* _Aim of the task_: Nothing but the lines below between the line holding "common name: red deer" and the line holding "family: Erinaceidae", inclusive, should appear in the answer, each set down exactly.

(Saved data entries)
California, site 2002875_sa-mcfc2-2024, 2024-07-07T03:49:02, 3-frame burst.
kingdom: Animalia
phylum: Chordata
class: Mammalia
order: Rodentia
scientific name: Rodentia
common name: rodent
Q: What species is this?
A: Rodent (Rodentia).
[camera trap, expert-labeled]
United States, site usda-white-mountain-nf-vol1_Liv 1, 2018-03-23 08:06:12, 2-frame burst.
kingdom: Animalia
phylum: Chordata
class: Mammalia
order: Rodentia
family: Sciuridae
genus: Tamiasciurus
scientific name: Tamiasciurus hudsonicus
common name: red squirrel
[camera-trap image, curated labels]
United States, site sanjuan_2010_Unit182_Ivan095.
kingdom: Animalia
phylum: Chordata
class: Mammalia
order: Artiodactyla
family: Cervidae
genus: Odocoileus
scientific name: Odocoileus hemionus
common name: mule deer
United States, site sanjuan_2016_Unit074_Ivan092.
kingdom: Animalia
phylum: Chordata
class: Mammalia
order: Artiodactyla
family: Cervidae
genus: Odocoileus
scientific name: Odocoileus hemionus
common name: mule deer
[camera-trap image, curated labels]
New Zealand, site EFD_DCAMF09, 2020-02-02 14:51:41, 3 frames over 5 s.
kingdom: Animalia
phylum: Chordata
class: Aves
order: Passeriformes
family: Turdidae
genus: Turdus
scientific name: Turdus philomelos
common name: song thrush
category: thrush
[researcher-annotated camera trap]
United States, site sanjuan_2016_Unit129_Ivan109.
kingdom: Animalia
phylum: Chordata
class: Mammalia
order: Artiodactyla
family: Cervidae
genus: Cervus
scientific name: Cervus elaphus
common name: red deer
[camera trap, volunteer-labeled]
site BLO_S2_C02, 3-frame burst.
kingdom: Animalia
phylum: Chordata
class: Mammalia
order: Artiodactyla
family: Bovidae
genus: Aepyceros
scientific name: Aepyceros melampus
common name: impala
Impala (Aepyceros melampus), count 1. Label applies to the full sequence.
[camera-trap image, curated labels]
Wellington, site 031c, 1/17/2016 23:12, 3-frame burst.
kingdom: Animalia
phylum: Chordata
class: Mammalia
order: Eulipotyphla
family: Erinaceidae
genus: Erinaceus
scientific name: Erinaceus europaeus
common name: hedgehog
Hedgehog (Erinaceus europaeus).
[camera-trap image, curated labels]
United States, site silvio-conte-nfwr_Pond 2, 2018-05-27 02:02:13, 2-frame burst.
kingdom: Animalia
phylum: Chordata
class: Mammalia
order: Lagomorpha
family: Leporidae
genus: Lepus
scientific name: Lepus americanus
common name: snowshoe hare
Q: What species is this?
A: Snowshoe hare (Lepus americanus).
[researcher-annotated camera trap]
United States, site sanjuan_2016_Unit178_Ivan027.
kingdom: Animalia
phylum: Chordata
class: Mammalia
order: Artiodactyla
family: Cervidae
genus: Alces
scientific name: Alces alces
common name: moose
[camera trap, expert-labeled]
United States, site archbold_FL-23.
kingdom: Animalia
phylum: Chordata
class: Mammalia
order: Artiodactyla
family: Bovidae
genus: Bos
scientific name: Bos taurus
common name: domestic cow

* _Problem solution_:
common name: red deer
[camera trap, volunteer-labeled]
site BLO_S2_C02, 3-frame burst.
kingdom: Animalia
phylum: Chordata
class: Mammalia
order: Artiodactyla
family: Bovidae
genus: Aepyceros
scientific name: Aepyceros melampus
common name: impala
Impala (Aepyceros melampus), count 1. Label applies to the full sequence.
[camera-trap image, curated labels]
Wellington, site 031c, 1/17/2016 23:12, 3-frame burst.
kingdom: Animalia
phylum: Chordata
class: Mammalia
order: Eulipotyphla
family: Erinaceidae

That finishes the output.